Process praise, on the other hand, leads to self-efficacy. Students in the same study who were praised for their efforts performed better on the subsequent test and “asked to do more challenging problems in the future” (Yeager & Dweck, 2012, p. 310). What a marked difference! Yeager and Dweck conclude that “We should not praise children for being ‘smart’ when they do well, but rather, to promote resilience, praise them for the process they engaged in—their effort, their strategies, their focus, or their persistence” (2012, p. 311). By doing this, we help students understand that they have the skills they need to tackle any challenge.
Words of Comfort
I think of myself as “not a math person,” as anyone who has watched me try to calculate a tip can attest to. When I was growing up, my teachers and parents encouraged me to work hard in math, but when it became clear it just wasn’t my “thing,” they comforted me by pointing out all the other things I was good at. I’ve never really thought much about it because it’s such an obvious fact about me. But now I wonder if I could have been “a math person,” or at least could have been more confident about my skills, if I’d been taught to think differently.

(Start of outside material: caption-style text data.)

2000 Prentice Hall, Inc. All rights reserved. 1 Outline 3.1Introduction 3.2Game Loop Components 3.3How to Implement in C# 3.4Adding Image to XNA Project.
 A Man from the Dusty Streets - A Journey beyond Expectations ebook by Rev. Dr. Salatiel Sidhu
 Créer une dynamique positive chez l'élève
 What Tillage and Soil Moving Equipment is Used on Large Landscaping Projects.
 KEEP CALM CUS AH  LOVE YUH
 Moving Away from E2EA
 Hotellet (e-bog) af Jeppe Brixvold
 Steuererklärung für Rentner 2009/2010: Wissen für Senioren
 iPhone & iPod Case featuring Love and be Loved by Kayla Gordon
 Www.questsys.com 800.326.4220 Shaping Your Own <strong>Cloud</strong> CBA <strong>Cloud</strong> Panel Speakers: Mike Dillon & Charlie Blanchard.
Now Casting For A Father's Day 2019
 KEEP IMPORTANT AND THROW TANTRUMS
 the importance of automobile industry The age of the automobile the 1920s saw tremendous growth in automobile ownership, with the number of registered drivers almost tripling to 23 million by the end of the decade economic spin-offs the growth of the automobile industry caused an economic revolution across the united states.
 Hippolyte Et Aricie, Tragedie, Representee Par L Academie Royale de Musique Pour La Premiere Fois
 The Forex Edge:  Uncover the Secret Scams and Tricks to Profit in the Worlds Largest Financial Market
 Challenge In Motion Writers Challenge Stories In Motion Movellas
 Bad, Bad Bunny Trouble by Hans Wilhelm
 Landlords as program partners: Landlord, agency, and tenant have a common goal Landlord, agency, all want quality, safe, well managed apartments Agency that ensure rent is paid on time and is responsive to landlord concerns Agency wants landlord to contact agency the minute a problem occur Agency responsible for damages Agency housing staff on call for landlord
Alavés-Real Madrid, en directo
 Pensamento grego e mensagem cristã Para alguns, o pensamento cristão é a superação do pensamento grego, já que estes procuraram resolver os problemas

As teachers and parents, we want to provide comfort to children when they need it. But how should we choose our words? Our intent may be to comfort a student who struggles in a subject when we say, “Don’t worry about it—it just isn’t your strength. We’re all better at some things than we are at others. Look how good you are at (whatever)!” This entity comfort seems reasonable, doesn’t it? But studies show that when we offer this kind of comfort, it can lead to low confidence and lower expectations for both improvement and overall performance (Yeager & Dweck, 2012, p. 311). When students need comforting feedback, it’s much more beneficial to point out that they could be more successful with better strategies than it is to tell them, “It’s not your fault—it’s just not your thing.”
Time Over Talent
One of our family mottos is time over talent. This little gem came from a family member whose daughters went to a basketball camp where the coach drilled them all day long for seven grueling days. It’s something we say to our children all the time. We want them to know that it isn’t about how naturally gifted you are (on the court, in the classroom, with knitting needles). Rather, it’s about the time, the effort, the strategies, and the attitude you bring with you every day—whether it’s a day you rock it or a day you don’t. We need to teach our students that time, effort, and attitude will win over raw talent, and we need to teach them that their intelligence isn’t fixed in stone—it’s something they have the power to grow.
Kohn, A. (2012, February 3). Criticizing (Common Criticisms of) Praise. [Web log]. Retrieved from http://www.alfiekohn.org/blogs/criticizing-common-criticisms-praise/
Yeager, D. S., & Dweck, C. S. (2012). Mindsets That Promote Resilience: When Students Believe That Personal Characteristics Can Be Developed. Educational Psychologist, 47(4), 302–314.